This is very interesting.
The earliest mentioning of "21st Century Skills" that I can find is in the May 13, 1968 edition of the U.S. State Department Bulletin in an article called A Joint Assault on Want (58 Dep't St. Bull. 603 (1968)
This article is very much in the same vein as most articles written by the State Department during the Cold War. This article states that the United States must spread Democracy and freedom through the developing world by filling the "wants" of these nations--if they do not have any needs, the U.S.S.R. will not be able to step in to fill them. The article states many initiatives to do this that include family planning, assistance with agricultural production, creating a world wide commodities market, and "the use of the transistor radio and communications satellite, which can bring 21st-century skills and education to even the most remote rural village." (Sounds similar to the role of Virtual Classes in VT)

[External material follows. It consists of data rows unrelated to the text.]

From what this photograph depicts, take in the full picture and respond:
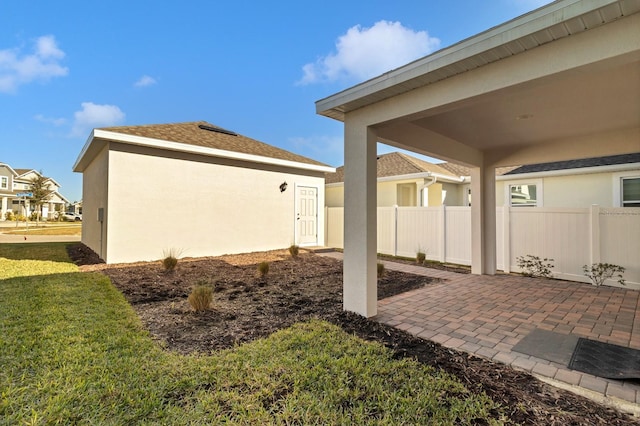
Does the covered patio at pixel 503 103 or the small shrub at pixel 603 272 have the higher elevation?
the covered patio at pixel 503 103

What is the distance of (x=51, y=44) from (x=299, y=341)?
13173mm

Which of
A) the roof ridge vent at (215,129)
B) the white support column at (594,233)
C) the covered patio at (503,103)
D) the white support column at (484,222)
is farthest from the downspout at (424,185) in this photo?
the roof ridge vent at (215,129)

Anyway the article ends very interestingly...
" These constructive initiatives are the nutrients of freedom and peace. They are the things we Americans must be ready to do if we hope to keep our nation safe and free in a world of growth and change, rather than threatened and isolated in 'a world of strife. A secure world, with past differences reconciled, in which men can determine their own destinies, a world free of nuclear peril, a world without starvation and poverty, a world in control of science, not victimized by it-these are objectives worthy of a great people. Are they beyond our power to achieve?
We shall never know unless we try. And try we must, with perseverance and determination. Whether we like it or not, we live in a world so intricately interdependent that the possibility of withdrawal or isolation simply does not exist."